What is being asked
Beginning with the line containing "ViSoft GmbH logo" and ending with the line containing "Le Thoronet 83340", write out each line of the records below exactly; pictures and lines outside that range are left out.

Exercise input
<<<<
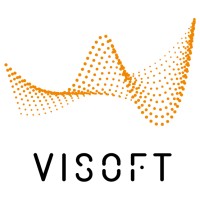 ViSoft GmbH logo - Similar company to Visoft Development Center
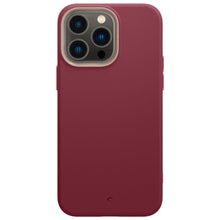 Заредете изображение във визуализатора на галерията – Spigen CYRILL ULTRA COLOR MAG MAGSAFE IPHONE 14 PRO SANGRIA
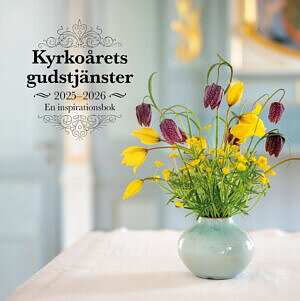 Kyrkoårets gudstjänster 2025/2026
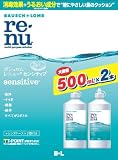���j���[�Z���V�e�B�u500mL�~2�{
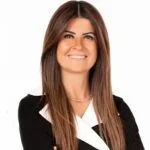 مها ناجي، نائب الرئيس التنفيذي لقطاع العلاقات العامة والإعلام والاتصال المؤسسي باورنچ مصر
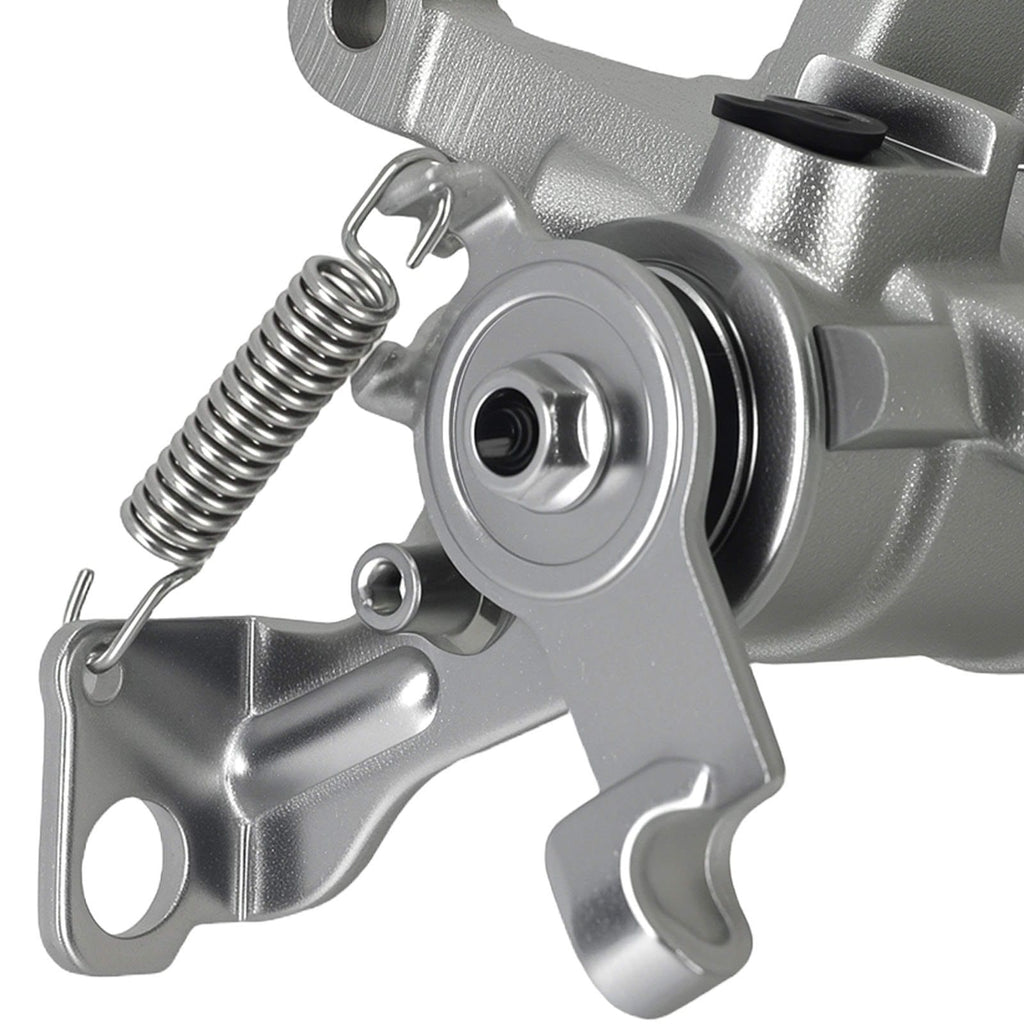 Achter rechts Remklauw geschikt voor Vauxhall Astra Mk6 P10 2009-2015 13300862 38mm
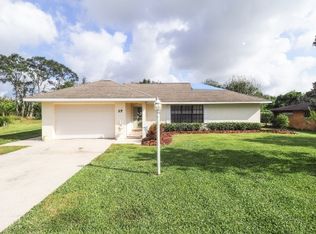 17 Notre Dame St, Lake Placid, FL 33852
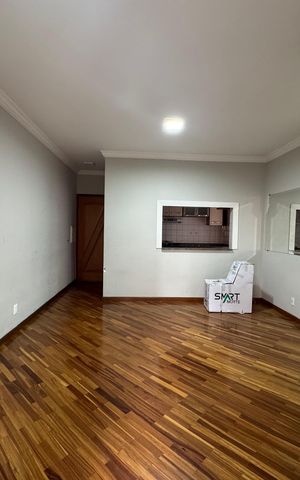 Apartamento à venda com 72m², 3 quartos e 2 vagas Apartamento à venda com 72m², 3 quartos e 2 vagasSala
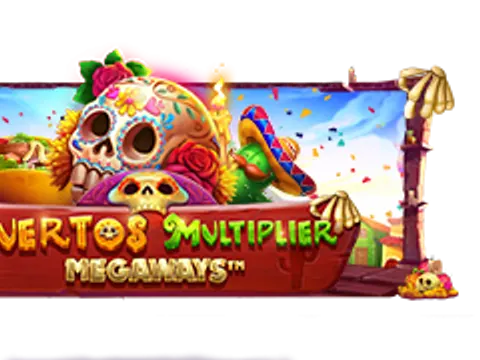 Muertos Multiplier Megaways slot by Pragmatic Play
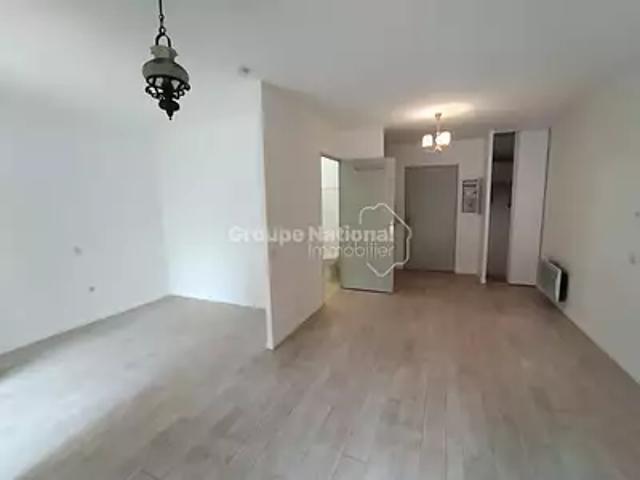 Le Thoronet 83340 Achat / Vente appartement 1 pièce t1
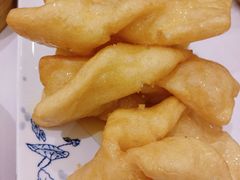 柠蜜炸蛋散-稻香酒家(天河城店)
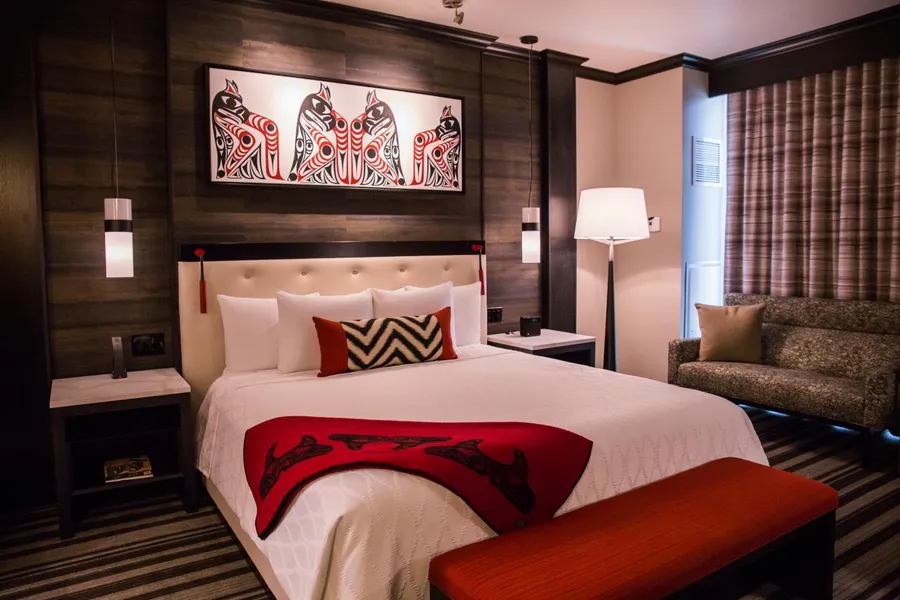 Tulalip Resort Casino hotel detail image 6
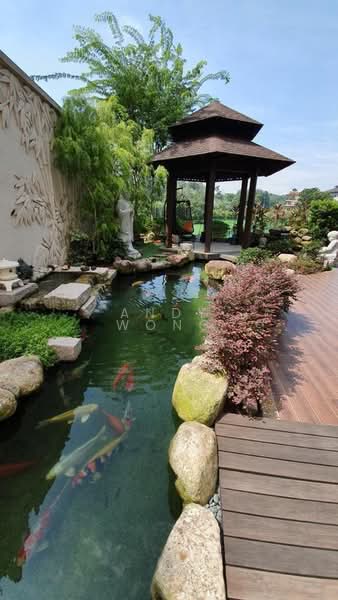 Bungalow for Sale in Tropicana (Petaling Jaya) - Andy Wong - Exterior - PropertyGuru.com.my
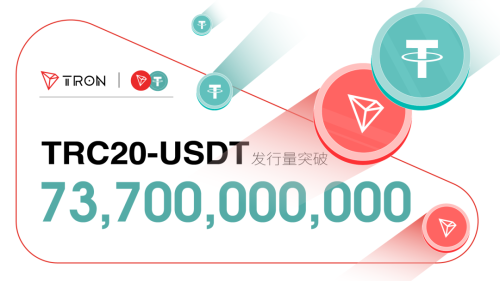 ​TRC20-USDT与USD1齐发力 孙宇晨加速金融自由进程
>>>>
<<<<
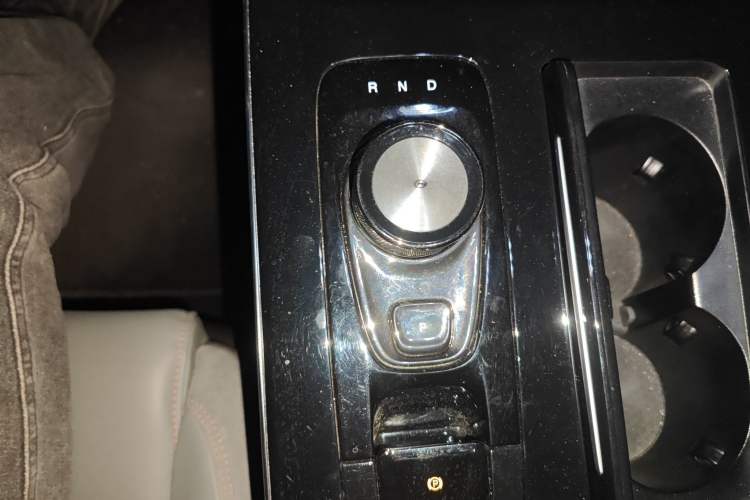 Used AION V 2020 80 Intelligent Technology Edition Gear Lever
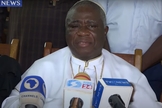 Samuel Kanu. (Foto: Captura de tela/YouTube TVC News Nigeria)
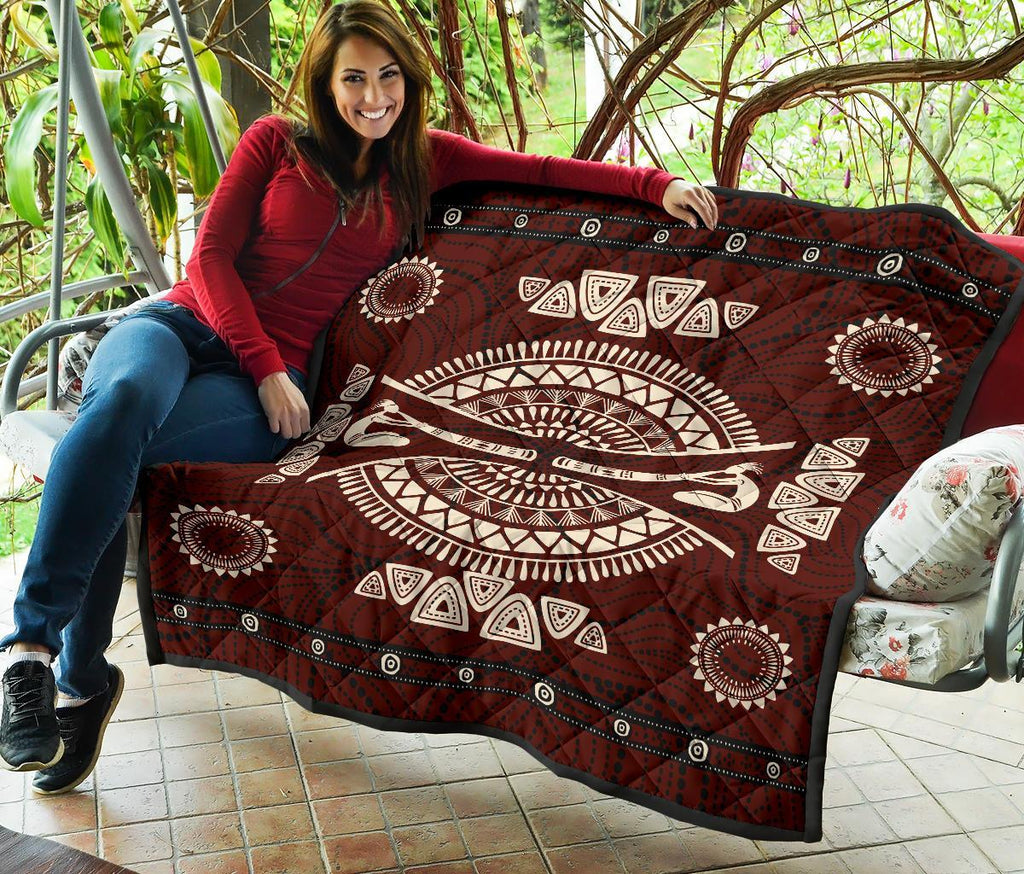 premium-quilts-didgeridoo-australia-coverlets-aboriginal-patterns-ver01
>>>>
<<<<
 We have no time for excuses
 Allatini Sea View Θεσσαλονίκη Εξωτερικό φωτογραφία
>>>>
Exercise result
 ViSoft GmbH logo - Similar company to Visoft Development Center
 Заредете изображение във визуализатора на галерията – Spigen CYRILL ULTRA COLOR MAG MAGSAFE IPHONE 14 PRO SANGRIA
 Kyrkoårets gudstjänster 2025/2026
���j���[�Z���V�e�B�u500mL�~2�{
 مها ناجي، نائب الرئيس التنفيذي لقطاع العلاقات العامة والإعلام والاتصال المؤسسي باورنچ مصر
 Achter rechts Remklauw geschikt voor Vauxhall Astra Mk6 P10 2009-2015 13300862 38mm
 17 Notre Dame St, Lake Placid, FL 33852
 Apartamento à venda com 72m², 3 quartos e 2 vagas Apartamento à venda com 72m², 3 quartos e 2 vagasSala
 Muertos Multiplier Megaways slot by Pragmatic Play
 Le Thoronet 83340 Achat / Vente appartement 1 pièce t1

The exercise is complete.